> _PROBLEM STATEMENT_:
Render the part of the listing below that opens with the line containing "Sort these objects" and closes with the line containing "650, 156) →" as a two-column CSV with the headers input and output. Give each input and its output one row, with each value in a single quoted field and line breaks replaced by spaces.

-- SOURCE RECORDS start --

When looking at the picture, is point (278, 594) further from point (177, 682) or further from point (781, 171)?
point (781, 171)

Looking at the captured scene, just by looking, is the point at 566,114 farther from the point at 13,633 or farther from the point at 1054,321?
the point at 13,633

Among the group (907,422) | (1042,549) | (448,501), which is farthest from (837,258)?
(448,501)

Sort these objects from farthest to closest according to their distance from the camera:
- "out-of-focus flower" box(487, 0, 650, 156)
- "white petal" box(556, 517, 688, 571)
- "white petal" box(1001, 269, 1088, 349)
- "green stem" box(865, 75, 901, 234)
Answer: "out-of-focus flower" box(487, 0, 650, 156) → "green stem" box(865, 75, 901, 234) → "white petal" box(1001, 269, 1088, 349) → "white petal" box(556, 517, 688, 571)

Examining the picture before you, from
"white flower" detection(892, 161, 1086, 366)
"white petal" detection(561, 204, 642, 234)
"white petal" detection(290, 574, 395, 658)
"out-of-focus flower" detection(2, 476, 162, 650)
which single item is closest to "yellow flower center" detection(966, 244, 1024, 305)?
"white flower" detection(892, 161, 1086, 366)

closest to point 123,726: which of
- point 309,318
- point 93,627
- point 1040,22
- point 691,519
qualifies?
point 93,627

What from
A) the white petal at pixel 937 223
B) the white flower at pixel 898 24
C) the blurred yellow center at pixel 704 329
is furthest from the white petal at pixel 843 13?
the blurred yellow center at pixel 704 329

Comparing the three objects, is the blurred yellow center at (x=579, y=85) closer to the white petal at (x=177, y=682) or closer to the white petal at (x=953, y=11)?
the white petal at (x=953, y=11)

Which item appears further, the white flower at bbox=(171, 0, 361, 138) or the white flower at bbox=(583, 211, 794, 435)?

-- SOURCE RECORDS end --

> _WRITTEN SOLUTION_:
input,output
"Sort these objects from farthest to closest according to their distance from the camera: - ""out-of-focus flower"" box(487, 0, 650, 156) - ""white petal"" box(556, 517, 688, 571) - ""white petal"" box(1001, 269, 1088, 349) - ""green stem"" box(865, 75, 901, 234) Answer:","""out-of-focus flower"" box(487, 0, 650, 156) → ""green stem"" box(865, 75, 901, 234) → ""white petal"" box(1001, 269, 1088, 349) → ""white petal"" box(556, 517, 688, 571)"